I definitley see a good future for JSON but hope that YAML remains a config file language at most.

Xanadu

Monday, July 17th, 2006

In Xanadu did Kubla Khan
A stately pleasure-dome decree:
Where Alph, the sacred river, ran
Through caverns measureless to man
Down to a sunless sea.

~ Samuel Taylor Coleridge

To digg

Sunday, July 16th, 2006

It is a pity an action like a “digg” is tied to one site, one owner. Imagine if someone had launched “email.com” way back when and staked an exclusive claim to that action. We’d then have a slew of services that were the same or similar but named differently. This problem has happened with the bookmark/link sites (delicious, BlinkList, Blue Dot etc.) who all do the exact same thing but call the action after their company. Blink it, blue dot it etc. It would go some way to helping new services communicate what they do if they could use a generic term. Like Hotmail, Yahoo! Mail and GMail all can do. They email. You don’t GMail your mom, you email her.

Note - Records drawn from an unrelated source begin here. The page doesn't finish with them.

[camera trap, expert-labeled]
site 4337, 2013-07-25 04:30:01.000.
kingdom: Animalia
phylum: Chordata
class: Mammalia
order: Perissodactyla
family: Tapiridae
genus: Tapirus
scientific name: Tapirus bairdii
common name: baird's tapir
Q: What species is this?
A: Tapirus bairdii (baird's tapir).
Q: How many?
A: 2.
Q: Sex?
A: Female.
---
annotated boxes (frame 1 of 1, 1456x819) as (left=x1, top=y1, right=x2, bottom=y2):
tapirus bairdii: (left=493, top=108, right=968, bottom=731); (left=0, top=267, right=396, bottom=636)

It would be grand if “to digg” broke free of the site and became a verb anyone could use.

S3 + Subversion

Friday, July 14th, 2006

Something I’d like to see is a Subversion repository stored on S3. From the little I know of how Subversion stores data I don’t think it would be that easy. You wouldn’t want svn sending the entire single repo file up and down to S3 everytime. You’d want the individual items and their deltas being sent.

Gliffy

Friday, July 14th, 2006

The other day I sent around a Visio diagram that the boss wanted. A few minutes later my inbox was flooded with emails that went along the lines of “Cannot open it.” There are a couple of Mac users here who can’t open Visio documents and a couple of Windows users on older versions of Visio. The boss also wanted the diagram as a JPG to easily insert into a PowerPoint presentation.

Gliffy would have been ideal. It is an online flowchart/diagraming app (using Flash) and has one simple, killer feature; a URL to a JPG version of your diagram.

So I can create diagrams and send around the JPG URL to show people. It also has a collaboration feature, via email, which allows anyone you invite to work on the diagram through the Flash interface. It exports to JPG, SVG and PNG, allows printing and has the full set of diagraming tools you expect.

One feature it does need though is import and export of Visio and Omnigraffle files.

Amazon queue it up

Friday, July 14th, 2006

Amazon have released their Simple Queue Service, SQS, to the world. Technically it is exactly what the name suggests; a simple queuing service. Like S3 it does one thing and it does it well. Like S3 pricing is on usage, 10 cents for every thousand messages and 20 cents for every gig of data transfered.

Effectively though it is a lot more than that. Tie SQS up with S3 and some simple Rails code and you have a massively scalable, reliable application.

They also provide a Windows Communication Framework “add-in” which should make it really interesting for Windows developers.

I am really liking what Amazon are doing here, taking the core technologies found on servers that power applications, making them globally available and providing the kind of power smaller developments didn’t have access to.